Chinese experts refuse to back claim that Wong Lo Kat herbal tea increases life expectancy
Scientists say research used to justify claims refers to tests carried out on rats
Experts and scientists have refused to endorse a claim by a Chinese herbal tea company that consuming their product can increase life expectancy by 10 per cent, mainland media reported on Thursday.
Li Chuyuan, chairman of state-owned Guangzhou Pharmaceutical Holdings, parent company of the firm that makes Wong Lo Kat herbal tea, said the claim was based on government-funded research led by the Chinese Centre for Disease Control and Prevention (CDC) in Guangzhou, Beijing Youth Daily reported.
But CDC scientists said the brew had only been tested on rats and could not be sure if the findings would translate to humans.

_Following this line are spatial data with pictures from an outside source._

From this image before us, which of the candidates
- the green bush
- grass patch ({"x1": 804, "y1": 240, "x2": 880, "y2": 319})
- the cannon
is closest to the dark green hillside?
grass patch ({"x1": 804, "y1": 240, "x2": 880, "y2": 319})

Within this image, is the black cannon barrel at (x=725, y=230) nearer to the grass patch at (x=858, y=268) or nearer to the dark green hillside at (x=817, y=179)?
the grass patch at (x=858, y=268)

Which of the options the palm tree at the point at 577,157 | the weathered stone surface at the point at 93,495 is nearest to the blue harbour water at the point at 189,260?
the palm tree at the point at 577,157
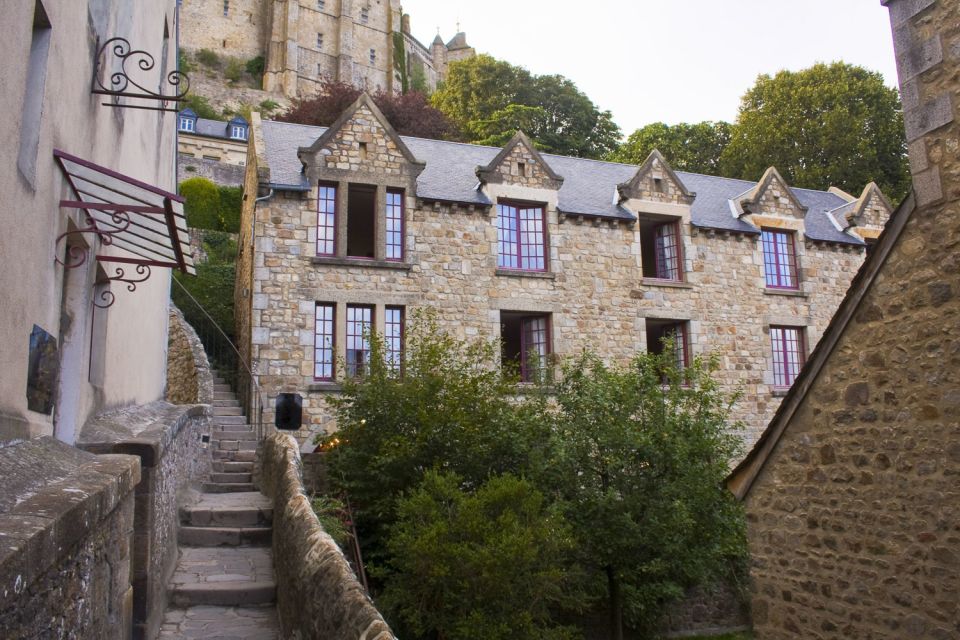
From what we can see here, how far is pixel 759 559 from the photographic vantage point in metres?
7.52

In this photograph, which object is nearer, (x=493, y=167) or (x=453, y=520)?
(x=453, y=520)

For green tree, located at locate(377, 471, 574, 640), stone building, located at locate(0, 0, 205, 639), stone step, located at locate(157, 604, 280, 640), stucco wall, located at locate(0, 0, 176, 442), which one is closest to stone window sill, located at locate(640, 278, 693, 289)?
green tree, located at locate(377, 471, 574, 640)

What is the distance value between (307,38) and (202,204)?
1680 inches

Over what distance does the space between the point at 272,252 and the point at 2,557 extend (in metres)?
12.5

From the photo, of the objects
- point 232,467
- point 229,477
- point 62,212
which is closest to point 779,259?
point 232,467

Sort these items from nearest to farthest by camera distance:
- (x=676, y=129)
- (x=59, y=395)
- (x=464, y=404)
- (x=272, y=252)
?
(x=59, y=395)
(x=464, y=404)
(x=272, y=252)
(x=676, y=129)

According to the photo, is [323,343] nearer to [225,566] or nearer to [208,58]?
[225,566]

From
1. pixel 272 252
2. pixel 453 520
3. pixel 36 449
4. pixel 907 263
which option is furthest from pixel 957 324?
pixel 272 252

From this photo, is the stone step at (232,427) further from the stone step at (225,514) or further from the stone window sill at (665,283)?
the stone window sill at (665,283)

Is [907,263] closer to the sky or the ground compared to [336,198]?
closer to the ground

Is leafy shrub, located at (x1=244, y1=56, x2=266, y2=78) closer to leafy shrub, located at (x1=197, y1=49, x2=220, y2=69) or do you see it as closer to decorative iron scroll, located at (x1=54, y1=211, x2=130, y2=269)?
leafy shrub, located at (x1=197, y1=49, x2=220, y2=69)

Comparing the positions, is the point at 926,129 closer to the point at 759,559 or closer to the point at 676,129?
the point at 759,559

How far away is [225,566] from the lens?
7.57 m

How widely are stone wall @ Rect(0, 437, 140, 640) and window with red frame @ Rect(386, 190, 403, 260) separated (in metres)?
10.9
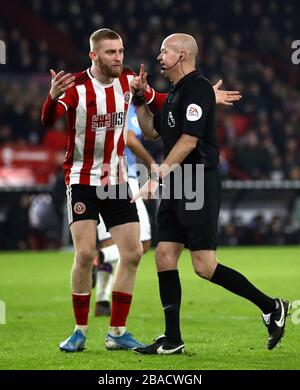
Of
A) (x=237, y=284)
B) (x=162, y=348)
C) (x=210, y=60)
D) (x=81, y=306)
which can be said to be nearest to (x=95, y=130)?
(x=81, y=306)

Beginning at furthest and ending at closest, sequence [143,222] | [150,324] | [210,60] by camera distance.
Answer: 1. [210,60]
2. [143,222]
3. [150,324]

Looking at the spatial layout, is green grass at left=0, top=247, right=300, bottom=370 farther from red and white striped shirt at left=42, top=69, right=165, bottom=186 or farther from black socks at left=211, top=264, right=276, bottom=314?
red and white striped shirt at left=42, top=69, right=165, bottom=186

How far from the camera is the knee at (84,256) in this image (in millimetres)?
7148

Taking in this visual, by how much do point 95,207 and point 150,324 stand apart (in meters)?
1.82

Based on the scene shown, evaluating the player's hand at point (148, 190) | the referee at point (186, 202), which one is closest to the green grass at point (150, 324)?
the referee at point (186, 202)

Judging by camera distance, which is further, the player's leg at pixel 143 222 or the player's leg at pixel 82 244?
the player's leg at pixel 143 222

Wong Lo Kat has made similar claims in the recent past, the newspaper reported. This time, however, the company said it had the support of industry experts, including Yin Ye, chief executive of Shenzhen-based Beijing Genetics Institute, one of the world’s largest genome sequencing centres.
However, Yin said he had only “nodded out of good manners” when asked about the claim during a recent conference.
“I drink the tea but it does not mean I agree with the claim,” Yin later said on Weibo, China’s equivalent of Twitter.
When asked to weigh in, Fan Zhihong, a professor and nutritionist from China Agricultural University, told the newspaper that the tea is high in sugar, making it unsuitable for people with diabetes.